▸ **The data**
⟨

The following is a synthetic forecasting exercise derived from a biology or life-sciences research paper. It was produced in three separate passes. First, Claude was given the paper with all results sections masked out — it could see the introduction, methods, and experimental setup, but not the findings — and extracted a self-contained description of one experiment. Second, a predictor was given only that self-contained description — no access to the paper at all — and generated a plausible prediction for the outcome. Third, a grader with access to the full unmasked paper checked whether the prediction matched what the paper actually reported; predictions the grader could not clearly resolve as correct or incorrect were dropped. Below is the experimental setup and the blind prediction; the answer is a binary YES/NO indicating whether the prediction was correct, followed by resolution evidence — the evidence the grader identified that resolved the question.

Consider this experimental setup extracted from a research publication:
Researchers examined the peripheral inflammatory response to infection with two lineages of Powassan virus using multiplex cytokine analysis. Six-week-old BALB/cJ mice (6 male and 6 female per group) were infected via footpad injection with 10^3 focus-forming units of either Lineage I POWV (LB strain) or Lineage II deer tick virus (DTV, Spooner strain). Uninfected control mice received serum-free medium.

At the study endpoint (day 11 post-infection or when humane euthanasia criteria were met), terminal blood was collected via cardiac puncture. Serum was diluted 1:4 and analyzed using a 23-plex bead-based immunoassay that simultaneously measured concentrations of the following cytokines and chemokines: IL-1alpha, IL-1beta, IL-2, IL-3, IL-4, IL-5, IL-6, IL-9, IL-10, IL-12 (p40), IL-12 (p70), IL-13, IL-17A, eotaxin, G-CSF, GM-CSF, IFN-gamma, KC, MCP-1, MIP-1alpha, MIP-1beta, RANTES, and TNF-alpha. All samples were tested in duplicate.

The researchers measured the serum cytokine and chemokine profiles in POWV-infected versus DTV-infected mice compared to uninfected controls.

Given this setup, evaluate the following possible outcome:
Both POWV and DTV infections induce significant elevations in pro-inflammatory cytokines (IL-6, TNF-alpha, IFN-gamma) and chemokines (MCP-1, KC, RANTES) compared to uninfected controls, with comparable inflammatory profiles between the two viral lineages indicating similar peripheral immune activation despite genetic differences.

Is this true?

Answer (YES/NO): NO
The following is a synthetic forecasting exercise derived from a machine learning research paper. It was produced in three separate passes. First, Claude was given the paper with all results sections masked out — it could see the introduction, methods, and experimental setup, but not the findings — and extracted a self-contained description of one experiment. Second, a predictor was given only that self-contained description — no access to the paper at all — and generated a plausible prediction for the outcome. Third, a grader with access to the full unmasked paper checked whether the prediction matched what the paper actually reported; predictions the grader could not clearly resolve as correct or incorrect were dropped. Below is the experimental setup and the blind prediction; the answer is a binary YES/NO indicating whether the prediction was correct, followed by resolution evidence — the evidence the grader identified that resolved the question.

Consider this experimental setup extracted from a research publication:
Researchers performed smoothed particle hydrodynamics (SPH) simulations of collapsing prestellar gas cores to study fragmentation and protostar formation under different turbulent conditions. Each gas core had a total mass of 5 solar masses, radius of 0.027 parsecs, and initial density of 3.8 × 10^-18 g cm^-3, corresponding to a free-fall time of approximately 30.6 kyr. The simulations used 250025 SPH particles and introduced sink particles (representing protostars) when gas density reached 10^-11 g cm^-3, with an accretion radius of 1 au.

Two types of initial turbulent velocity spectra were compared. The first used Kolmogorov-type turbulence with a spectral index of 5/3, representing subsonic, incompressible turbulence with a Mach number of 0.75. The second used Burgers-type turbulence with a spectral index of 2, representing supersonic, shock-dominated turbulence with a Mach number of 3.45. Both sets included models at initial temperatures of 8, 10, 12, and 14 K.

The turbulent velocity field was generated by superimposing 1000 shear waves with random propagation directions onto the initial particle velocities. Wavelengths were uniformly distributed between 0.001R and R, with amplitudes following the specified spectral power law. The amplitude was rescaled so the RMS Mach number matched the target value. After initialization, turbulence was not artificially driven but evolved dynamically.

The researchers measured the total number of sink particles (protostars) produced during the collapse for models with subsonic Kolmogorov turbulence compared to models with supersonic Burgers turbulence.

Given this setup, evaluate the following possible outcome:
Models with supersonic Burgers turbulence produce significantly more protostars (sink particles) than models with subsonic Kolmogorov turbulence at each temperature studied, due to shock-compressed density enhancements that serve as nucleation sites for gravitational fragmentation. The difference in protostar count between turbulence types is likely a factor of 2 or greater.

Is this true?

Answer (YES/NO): NO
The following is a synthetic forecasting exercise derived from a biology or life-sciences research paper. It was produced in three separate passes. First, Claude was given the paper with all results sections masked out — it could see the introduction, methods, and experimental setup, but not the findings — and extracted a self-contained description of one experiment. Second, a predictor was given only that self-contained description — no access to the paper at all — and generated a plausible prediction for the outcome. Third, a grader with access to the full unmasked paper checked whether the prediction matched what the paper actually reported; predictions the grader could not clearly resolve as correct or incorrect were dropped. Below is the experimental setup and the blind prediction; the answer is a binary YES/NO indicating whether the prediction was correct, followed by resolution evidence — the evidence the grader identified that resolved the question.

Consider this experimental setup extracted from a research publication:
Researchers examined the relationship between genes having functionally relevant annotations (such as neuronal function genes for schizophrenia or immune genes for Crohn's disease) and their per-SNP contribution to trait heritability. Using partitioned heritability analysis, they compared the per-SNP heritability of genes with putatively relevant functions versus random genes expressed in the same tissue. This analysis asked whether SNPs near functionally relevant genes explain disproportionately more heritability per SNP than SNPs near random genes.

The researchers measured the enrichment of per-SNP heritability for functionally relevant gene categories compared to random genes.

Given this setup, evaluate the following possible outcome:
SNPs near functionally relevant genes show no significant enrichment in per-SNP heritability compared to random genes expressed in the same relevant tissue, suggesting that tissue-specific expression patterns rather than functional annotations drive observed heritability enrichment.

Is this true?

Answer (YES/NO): YES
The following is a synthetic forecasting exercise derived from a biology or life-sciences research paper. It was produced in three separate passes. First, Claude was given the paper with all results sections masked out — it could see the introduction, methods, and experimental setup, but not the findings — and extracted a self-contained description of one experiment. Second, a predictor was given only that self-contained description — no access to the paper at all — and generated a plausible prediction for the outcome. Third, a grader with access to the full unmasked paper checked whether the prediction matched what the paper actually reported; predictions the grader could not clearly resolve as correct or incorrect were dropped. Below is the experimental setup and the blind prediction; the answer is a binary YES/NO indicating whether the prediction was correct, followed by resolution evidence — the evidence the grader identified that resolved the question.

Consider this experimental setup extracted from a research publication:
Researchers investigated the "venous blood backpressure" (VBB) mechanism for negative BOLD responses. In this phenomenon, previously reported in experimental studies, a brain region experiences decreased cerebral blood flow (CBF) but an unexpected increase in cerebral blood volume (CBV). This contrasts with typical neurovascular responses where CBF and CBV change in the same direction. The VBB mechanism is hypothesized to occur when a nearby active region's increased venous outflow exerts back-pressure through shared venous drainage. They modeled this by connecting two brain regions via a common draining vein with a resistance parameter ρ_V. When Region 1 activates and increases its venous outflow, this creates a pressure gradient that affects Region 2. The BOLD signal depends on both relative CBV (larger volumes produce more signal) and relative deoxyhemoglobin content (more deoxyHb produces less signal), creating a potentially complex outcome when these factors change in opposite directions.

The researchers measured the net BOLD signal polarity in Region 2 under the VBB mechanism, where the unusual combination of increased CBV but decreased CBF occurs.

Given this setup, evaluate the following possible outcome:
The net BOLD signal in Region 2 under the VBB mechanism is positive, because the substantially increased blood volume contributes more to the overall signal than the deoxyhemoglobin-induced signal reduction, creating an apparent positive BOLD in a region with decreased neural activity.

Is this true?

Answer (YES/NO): NO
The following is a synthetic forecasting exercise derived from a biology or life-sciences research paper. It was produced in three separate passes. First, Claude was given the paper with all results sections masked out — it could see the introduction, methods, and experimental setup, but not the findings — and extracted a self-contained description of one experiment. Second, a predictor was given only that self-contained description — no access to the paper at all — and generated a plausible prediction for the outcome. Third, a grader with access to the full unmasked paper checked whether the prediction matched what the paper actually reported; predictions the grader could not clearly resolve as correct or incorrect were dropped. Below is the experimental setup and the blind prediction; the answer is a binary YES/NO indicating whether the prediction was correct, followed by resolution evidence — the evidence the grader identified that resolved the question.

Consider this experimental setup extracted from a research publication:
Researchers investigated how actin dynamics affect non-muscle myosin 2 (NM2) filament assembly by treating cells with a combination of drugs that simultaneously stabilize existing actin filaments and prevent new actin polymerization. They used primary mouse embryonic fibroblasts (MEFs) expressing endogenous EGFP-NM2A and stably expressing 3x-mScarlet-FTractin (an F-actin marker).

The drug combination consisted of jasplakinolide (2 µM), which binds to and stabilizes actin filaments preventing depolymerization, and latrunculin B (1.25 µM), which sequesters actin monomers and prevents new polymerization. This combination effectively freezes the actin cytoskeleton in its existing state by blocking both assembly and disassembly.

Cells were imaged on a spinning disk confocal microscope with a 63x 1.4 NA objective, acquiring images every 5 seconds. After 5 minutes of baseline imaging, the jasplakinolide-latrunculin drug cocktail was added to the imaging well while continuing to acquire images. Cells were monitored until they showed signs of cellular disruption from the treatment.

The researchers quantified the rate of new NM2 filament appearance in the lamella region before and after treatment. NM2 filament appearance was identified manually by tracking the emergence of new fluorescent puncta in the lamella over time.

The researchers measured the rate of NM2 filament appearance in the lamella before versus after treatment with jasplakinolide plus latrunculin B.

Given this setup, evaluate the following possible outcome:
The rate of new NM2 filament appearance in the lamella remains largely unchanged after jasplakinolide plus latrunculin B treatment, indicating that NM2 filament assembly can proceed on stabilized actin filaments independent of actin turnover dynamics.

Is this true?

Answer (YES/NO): NO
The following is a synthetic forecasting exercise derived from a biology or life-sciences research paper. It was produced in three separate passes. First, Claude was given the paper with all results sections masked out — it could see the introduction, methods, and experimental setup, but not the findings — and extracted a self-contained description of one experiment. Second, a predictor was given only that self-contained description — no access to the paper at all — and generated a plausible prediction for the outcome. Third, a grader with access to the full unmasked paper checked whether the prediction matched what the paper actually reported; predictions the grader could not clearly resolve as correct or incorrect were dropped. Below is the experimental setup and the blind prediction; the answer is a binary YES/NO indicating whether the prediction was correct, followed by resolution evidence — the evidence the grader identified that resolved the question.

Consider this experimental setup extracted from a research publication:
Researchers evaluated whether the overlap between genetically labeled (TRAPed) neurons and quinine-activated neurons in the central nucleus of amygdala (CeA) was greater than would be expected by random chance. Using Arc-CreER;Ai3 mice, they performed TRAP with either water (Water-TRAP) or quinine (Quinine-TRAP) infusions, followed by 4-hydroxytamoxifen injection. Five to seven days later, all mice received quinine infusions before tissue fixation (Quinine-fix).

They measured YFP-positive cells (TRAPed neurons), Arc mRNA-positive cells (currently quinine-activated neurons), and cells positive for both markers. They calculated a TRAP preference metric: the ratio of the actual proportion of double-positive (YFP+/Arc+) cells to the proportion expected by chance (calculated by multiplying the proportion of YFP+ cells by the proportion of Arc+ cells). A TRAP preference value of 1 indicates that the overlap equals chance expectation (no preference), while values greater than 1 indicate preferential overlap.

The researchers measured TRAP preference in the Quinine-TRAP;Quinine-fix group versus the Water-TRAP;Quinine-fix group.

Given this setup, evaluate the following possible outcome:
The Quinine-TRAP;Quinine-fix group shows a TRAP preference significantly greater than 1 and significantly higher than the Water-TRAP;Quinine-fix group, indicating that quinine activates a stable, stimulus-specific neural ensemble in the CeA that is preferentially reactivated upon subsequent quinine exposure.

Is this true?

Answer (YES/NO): YES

⟩

▸ **Required work**
Output only an exact transcription of the lines above from the one with "The drug combination" up to and including the one with "The researchers quantified".

▸ **Result of the task**
The drug combination consisted of jasplakinolide (2 µM), which binds to and stabilizes actin filaments preventing depolymerization, and latrunculin B (1.25 µM), which sequesters actin monomers and prevents new polymerization. This combination effectively freezes the actin cytoskeleton in its existing state by blocking both assembly and disassembly.

Cells were imaged on a spinning disk confocal microscope with a 63x 1.4 NA objective, acquiring images every 5 seconds. After 5 minutes of baseline imaging, the jasplakinolide-latrunculin drug cocktail was added to the imaging well while continuing to acquire images. Cells were monitored until they showed signs of cellular disruption from the treatment.

The researchers quantified the rate of new NM2 filament appearance in the lamella region before and after treatment. NM2 filament appearance was identified manually by tracking the emergence of new fluorescent puncta in the lamella over time.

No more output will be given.